Question 3 True / False
Combining text with an image generally produces meaning equal to the sum of what each mode contributes separately.
TTrue
FFalse
Answer: False
Modes *interact* — they shape how each other is read — which means the combined meaning can be greater than, less than, or qualitatively different from what either mode achieves alone. A caption reframes a photograph; a photograph makes a caption feel factual. When modes work against each other (cheerful music under disturbing images), the tension itself becomes the meaning. Treating multimodal composition as simple addition misses this interactive dimension entirely.
Question 4 True / False
Context — including the medium, situation, and audience expectations — determines which modes are available and appropriate for a given composition.
TTrue
FFalse
Answer: True
A peer-reviewed article, a protest poster, and a podcast each permit different modes and create different expectations. A podcast must convey everything aurally; a poster must work at a glance with minimal text; an academic article expects text with purposeful figures. Effective multimodal composers do not choose a medium and then fill it — they start with purpose and audience, assess what modes the context makes available, and design accordingly. Context constrains and shapes modal choice.
Question 5 Short Answer
Why is it insufficient to simply 'add images to text' when composing multimodally? What should guide the choice of which mode to use for a given communicative purpose?
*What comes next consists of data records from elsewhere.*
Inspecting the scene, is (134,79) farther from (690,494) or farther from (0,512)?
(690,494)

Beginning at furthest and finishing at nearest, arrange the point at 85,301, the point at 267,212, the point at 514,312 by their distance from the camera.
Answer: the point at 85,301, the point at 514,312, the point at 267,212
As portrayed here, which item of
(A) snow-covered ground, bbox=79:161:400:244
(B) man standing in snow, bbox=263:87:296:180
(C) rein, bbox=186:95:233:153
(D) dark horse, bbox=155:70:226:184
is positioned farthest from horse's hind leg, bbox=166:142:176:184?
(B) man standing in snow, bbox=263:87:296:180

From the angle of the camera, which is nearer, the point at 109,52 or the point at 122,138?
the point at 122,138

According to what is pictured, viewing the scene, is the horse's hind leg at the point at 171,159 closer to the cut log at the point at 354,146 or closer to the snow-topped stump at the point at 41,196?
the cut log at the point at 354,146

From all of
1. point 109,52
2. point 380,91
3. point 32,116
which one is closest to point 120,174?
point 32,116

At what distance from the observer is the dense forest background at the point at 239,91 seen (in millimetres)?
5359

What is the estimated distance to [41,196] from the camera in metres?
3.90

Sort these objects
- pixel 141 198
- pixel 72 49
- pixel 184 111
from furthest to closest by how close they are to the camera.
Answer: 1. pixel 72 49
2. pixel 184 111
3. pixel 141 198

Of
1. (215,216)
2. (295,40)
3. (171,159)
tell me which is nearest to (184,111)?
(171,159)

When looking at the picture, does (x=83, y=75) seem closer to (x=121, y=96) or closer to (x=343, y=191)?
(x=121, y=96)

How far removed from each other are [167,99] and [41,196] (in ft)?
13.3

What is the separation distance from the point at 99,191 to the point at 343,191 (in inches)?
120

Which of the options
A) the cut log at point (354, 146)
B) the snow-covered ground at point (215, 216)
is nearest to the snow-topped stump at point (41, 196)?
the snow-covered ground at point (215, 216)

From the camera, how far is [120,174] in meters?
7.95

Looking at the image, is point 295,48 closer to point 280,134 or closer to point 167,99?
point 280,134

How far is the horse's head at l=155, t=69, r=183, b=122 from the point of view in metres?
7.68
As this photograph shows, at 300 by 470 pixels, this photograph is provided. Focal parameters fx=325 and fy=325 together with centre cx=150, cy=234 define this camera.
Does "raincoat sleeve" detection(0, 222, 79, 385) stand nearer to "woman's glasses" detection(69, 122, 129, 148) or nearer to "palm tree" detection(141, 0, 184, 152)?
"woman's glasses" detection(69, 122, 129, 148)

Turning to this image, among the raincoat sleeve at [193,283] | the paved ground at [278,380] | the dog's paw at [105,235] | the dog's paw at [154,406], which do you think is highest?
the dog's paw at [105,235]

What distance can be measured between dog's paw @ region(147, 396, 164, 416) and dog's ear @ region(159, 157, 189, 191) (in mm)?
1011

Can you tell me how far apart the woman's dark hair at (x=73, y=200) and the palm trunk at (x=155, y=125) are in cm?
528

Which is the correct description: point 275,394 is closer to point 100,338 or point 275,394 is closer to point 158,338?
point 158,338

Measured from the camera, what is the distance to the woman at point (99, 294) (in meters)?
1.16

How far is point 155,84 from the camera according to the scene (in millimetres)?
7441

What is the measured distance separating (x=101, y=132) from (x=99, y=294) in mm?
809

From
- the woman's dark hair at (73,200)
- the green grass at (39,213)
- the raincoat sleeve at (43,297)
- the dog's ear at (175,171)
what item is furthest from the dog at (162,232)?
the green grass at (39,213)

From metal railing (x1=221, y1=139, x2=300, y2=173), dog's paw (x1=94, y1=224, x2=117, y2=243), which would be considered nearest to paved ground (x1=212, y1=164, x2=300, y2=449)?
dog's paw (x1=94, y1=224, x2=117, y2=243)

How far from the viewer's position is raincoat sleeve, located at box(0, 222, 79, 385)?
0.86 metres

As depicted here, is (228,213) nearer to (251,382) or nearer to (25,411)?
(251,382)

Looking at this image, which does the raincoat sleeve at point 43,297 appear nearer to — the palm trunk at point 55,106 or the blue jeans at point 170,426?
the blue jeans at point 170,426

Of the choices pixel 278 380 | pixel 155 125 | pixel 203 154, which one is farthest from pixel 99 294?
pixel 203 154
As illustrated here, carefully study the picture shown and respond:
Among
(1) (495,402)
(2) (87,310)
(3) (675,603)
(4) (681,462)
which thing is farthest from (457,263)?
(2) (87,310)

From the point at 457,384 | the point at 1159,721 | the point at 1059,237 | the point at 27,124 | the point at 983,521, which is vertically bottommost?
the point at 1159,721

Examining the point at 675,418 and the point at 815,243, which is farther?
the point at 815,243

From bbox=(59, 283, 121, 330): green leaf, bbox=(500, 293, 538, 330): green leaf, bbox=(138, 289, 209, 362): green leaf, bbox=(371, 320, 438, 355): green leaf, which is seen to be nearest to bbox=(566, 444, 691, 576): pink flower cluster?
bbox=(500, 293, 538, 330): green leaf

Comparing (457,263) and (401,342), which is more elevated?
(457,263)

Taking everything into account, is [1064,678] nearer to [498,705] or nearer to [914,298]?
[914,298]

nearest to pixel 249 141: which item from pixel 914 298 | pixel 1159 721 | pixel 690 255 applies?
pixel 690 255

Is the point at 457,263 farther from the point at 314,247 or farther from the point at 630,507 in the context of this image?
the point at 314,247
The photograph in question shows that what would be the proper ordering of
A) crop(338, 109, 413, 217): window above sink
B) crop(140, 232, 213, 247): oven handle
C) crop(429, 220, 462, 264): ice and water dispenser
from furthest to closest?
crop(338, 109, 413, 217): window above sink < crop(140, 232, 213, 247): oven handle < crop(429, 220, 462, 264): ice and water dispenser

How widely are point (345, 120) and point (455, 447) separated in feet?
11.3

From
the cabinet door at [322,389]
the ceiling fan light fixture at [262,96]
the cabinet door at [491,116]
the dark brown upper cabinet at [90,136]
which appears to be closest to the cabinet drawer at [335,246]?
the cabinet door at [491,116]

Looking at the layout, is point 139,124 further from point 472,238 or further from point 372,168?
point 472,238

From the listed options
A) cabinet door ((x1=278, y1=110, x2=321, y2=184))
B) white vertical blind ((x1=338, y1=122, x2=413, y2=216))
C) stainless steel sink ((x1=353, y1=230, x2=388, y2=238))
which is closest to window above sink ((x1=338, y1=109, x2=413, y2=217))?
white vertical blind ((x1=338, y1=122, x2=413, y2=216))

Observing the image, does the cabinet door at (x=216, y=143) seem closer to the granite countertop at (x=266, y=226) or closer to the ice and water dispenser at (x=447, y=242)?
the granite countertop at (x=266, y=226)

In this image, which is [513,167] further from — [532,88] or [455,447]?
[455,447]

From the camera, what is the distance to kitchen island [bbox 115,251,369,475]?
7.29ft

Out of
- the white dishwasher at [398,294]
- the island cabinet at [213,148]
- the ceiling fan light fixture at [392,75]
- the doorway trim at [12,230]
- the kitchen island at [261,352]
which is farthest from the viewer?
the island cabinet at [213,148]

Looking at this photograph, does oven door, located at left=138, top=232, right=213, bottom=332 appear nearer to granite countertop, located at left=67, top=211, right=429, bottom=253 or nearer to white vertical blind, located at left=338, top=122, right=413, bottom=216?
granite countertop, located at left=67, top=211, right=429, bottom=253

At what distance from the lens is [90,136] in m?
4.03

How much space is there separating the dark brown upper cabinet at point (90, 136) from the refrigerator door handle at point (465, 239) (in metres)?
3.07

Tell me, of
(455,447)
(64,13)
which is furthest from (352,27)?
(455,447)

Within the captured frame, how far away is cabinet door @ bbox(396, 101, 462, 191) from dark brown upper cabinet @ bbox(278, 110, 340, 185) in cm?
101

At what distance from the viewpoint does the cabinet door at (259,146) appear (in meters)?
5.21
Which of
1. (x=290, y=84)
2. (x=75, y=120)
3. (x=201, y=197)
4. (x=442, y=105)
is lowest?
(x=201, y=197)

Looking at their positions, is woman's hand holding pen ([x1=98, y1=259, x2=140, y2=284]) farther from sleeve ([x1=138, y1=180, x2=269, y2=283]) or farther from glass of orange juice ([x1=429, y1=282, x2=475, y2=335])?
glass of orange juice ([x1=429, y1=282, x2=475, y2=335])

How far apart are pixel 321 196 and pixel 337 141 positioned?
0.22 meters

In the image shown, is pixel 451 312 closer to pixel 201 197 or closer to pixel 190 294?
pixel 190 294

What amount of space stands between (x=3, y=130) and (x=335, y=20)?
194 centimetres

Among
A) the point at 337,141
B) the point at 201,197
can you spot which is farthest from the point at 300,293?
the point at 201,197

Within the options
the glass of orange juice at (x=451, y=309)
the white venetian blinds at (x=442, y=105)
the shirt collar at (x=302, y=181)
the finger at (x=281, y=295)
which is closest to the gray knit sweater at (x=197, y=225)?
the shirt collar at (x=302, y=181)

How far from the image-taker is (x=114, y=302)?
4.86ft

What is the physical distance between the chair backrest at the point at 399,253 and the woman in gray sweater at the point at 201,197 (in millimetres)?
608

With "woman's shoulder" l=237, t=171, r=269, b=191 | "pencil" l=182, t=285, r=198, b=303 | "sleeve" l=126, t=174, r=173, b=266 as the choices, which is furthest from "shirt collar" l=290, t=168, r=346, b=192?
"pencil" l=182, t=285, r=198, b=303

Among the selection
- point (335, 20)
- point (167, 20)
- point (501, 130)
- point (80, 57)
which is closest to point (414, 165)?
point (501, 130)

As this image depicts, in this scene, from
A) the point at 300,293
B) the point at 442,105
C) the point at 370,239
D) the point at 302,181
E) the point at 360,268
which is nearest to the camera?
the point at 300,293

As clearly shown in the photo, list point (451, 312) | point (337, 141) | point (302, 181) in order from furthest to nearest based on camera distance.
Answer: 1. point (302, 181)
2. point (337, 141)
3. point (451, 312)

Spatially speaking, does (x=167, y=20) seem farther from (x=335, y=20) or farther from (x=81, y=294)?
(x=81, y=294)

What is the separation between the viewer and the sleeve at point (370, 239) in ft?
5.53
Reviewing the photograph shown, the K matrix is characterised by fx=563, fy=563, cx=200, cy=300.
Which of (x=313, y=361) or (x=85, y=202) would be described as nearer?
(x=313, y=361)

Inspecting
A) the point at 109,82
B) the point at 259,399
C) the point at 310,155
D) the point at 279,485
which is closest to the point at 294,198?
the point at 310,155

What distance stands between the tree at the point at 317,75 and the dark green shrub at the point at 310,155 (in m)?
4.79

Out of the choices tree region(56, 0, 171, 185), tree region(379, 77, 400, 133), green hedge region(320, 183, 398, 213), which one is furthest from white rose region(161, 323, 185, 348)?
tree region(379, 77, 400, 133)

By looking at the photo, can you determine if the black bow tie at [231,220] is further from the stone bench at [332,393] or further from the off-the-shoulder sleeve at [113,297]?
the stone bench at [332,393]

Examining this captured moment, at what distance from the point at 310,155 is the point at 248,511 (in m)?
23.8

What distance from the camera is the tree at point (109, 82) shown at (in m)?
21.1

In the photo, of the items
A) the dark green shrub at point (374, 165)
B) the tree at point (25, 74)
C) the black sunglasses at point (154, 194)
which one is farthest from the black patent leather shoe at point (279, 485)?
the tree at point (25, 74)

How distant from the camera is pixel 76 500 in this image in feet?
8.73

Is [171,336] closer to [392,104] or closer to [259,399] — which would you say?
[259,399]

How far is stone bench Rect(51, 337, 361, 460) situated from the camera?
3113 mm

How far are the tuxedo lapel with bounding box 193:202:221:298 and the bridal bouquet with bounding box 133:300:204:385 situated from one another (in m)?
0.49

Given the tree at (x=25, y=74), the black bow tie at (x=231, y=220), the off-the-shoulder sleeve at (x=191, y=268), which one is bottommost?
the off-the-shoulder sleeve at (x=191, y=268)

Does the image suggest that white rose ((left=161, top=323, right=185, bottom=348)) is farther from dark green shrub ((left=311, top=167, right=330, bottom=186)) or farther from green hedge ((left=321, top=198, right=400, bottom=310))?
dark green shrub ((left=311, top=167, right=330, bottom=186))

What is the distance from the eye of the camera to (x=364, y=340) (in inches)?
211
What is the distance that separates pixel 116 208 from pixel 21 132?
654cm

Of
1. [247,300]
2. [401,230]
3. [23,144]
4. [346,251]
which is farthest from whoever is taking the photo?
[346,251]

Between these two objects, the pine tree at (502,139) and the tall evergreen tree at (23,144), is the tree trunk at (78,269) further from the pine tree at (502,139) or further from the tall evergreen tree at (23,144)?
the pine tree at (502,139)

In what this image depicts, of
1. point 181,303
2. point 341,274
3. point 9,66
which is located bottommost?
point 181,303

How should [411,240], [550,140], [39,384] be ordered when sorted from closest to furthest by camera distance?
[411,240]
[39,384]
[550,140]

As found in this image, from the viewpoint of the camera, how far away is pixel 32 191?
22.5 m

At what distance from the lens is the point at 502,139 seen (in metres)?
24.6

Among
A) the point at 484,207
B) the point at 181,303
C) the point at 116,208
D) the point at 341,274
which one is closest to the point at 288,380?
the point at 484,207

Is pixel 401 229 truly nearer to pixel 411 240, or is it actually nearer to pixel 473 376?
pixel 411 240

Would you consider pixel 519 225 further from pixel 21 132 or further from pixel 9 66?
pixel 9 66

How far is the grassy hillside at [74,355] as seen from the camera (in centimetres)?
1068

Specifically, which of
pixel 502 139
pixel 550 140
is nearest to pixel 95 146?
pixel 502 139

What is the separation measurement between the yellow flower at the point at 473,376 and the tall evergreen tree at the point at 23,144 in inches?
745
Think about your answer, then reveal below.
Model answer: Adding images without purpose creates decoration — volume without meaning. Every mode should be chosen because it is the best tool for a specific communicative task: images for spatial relationships or emotional tone, video for process over time, audio for intimacy and presence, text for precision and logical structure. The guiding question is: what cognitive or emotional work does this element need to do, and which mode is best suited to do it in this context?
The deeper point is that modes have affordances — things they are particularly good at — and effective composition assigns communicative tasks to the mode that handles them best. Decorative choices waste the reader's attention and dilute the impact of the elements that are genuinely load-bearing. Starting from purpose (what do I need to communicate?) rather than from medium (what should I fill this space with?) is the practical discipline multimodal composition requires.